La cortina di ferro, la Guerra Fredda, i blocchi contrapposti. Crisi internazionali dietro l’angolo e l’incubo atomico che bussava alle porte del reale. Usa e Urss, Occidente e Oriente. Il mondo bloccato dopo la Seconda Guerra Mondiale. Un mondo in cui i canali di comunicazione tra le due superpotenze erano davvero pochi.
Ma dove si fermano le istituzioni inizia il lavoro della cultura, dell’arte. E a mettere in contatto quei due mondi fu anche l’arte popolare per eccellenza del 20esimo secolo. Ovvero sua maestà la musica popolare nella sua più scintillante declinazione: il rock. Ed è – come sempre – tutto merito dei Beatles. Del blues acido di Back in Ussr.
Certo, nei primi anni Sessanta il bacino indiavolato di Elvis aveva già fatto capolino nella Piazza Rossa. Ma fu l’effetto Fab Four a spingere numerosi artisti russi a cimentarsi con il rock. E se da un lato Melodya , la casa discografica ufficiale delle Repubbliche Sovietiche, dettava la linea, dall’altro decine di artisti cercavano di diffondere messaggi e contenuti della musica che arrivava dall’altro lato del mondo. Una lunga ballata per la libertà. E tutto partiva da Leningrado.
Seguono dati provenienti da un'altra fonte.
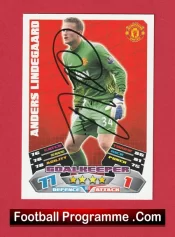 Manchester United Anders Lindegaard Autographed Signed Football Card Man Utd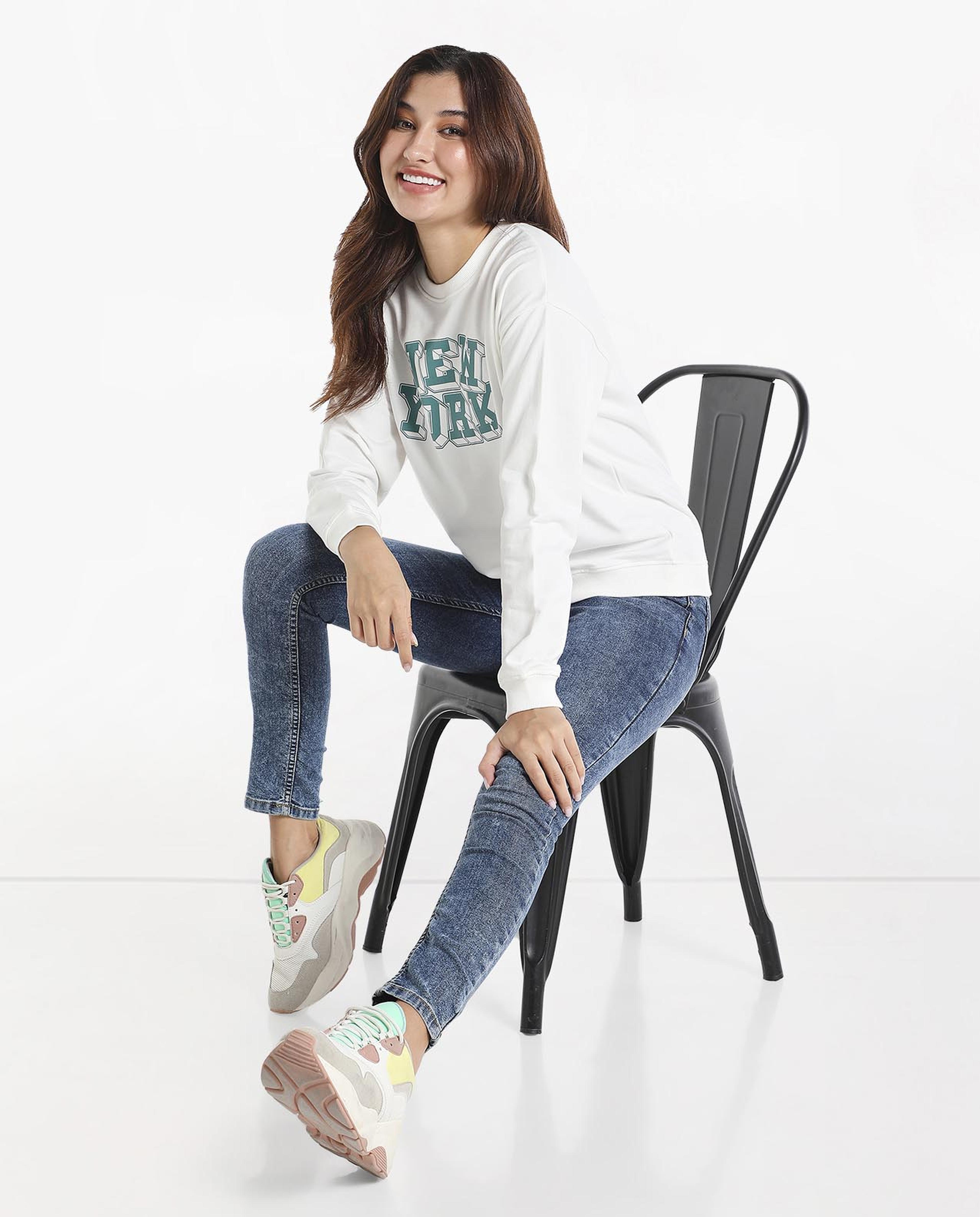 Typography Printed Sweatshirt with Round Neck and Long Sleeves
Negli anni Settanta prima gli Acquarium, poi il post-punk dei Kino. Band messe sotto osservazione dal regime per la loro carica eversiva. Poi la Glasnost e la Perestrojka, e il rock che mette in scacco il Patto di Varsavia. Gli Scorpions ricevuti al Cremlino, Brian Eno che registra gli album di Boris Grebenshchikov, la compilation Red Wave che conquista i critici e il pubblico occidentale. E negli ultimi anni il sigillo del Live 8 in Piazza Rossa e la nascita di Mtv Russia. E i Disen Gage, i Kostaven Group, i Kipelov e gli Arkona a raccontare in note la vita nella Federazione.